#### EXERCISE DESCRIPTION
Please print, word for word, every line from the one that contains "family: Bovidae" through the last line of the records, and nothing else.

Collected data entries
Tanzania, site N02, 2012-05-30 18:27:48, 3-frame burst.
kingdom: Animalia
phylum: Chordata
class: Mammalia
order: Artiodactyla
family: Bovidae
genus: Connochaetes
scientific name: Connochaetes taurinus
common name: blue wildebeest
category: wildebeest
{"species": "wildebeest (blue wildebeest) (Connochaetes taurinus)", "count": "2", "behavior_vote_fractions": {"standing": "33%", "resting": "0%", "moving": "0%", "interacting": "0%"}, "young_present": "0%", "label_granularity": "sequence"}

#### EXERCISE ANSWER
family: Bovidae
genus: Connochaetes
scientific name: Connochaetes taurinus
common name: blue wildebeest
category: wildebeest
{"species": "wildebeest (blue wildebeest) (Connochaetes taurinus)", "count": "2", "behavior_vote_fractions": {"standing": "33%", "resting": "0%", "moving": "0%", "interacting": "0%"}, "young_present": "0%", "label_granularity": "sequence"}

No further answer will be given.